The case was originally dismissed because Intel claimed that the plaintiffs had access to plan documents and fund facts sheets – which included asset allocation information – for more than three years.

However, on appeal, the 9th Circuit Court reopened the case, ruling in favor of plaintiffs. In that decision, the court defined “actual knowledge” as “something between bare knowledge of the underlying transaction, which would trigger the limitations period before a plaintiff was aware he or she had reason to sue, and actual legal knowledge, which only a lawyer would normally possess.”1

As Intel defendants noted during proceedings, it is exceedingly difficult for the defendants to establish whether the plaintiffs have in fact read the information they received – which means this ruling could open up a can of worms for retirement plan sponsors faced with similar legal action in the future.

Our hope, as always, is that the highest court in the land will eventually provide reliable guidance as to what “actual knowledge” really means. And that ultimately, plan sponsors will be able to draw on that guidance to help ensure participants are appropriately and sufficiently informed of allocation changes and other plan changes.

“Sponsors will need to use multiple different mediums to keep participants informed, including print, email, online, video, in-person and others. After all, knowledge – and in this case, ‘actual knowledge’ – can come in many forms.”

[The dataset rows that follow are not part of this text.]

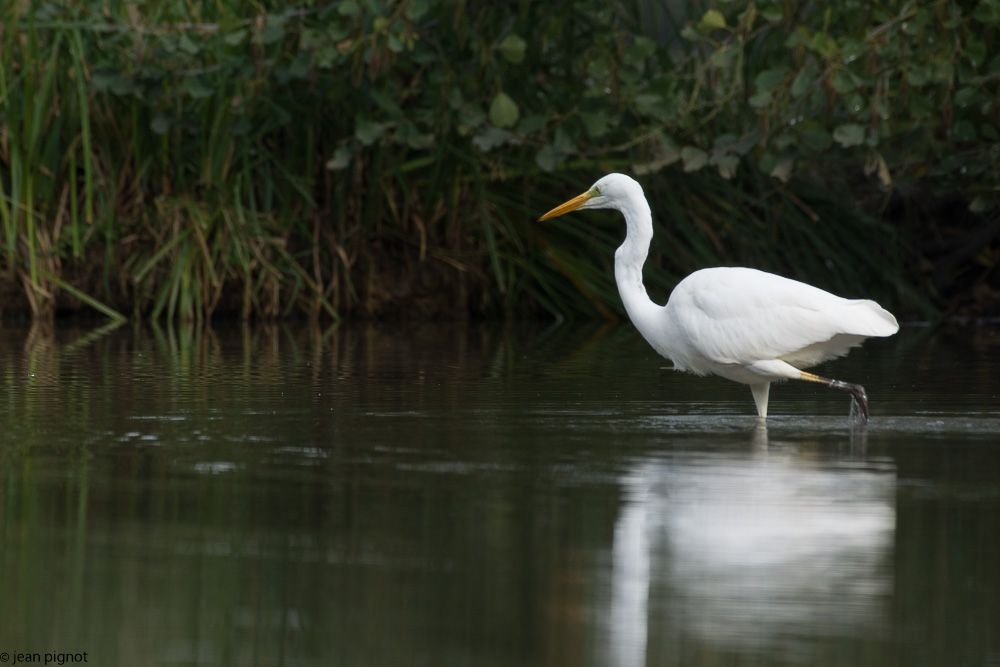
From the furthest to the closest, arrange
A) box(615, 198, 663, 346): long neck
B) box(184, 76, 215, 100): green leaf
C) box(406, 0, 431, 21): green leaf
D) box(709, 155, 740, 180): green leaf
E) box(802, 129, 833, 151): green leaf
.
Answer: box(184, 76, 215, 100): green leaf
box(709, 155, 740, 180): green leaf
box(406, 0, 431, 21): green leaf
box(802, 129, 833, 151): green leaf
box(615, 198, 663, 346): long neck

Looking into the future, the outcome of the Sulyma-Intel case could raise other issues that will need to be resolved. For instance, there have been ongoing debates and proposed legislation around the electronic delivery of plan documents. Many have said that electronic delivery is a better option for participants who may prefer online communications for environmental or convenience reasons (or both). It’s also a more cost-effective option for plan sponsors because it saves them the expense of having to print physical copies. In fact, a study from the American Retirement Association and the Investment Company Institute estimated that moving exclusively to electronic delivery could save sponsors approximately $500 million per year.2

The results of the Intel case could slow – or at the very least, change – this entire discussion. More specifically, plan sponsors will want to make certain that participants receive, read and have “actual knowledge” of plan documents and what’s contained in them. But how can sponsors make that determination? Is the best solution to physically deliver the documents to a participant? Or is it more effective to use electronic delivery and require participants to check a box indicating they’ve reviewed the documents?

The larger issue, of course, is how best to communicate with participants to keep them engaged with their goals and on track for a comfortable retirement. And that will depend largely on a plan’s participant population, including the kind of work they do and where and when they do that work.

However, while plan sponsors’ communications may skew toward digital or print depending on the participant population, there is no one right answer. Sponsors will need to use multiple different mediums to keep participants informed, including print, email, online, video, in-person and others. After all, knowledge – and in this case, “actual knowledge” – can come in many forms.


1Supreme Court takes on Intel Case About ‘Actual Knowledge,’ PLANSPONSOR.com. June 13, 2019.
2ARA Study Finds Electronic Delivery of DC Plan Disclosures Can Save Money, PLANSPONSOR.com. June 25, 2018.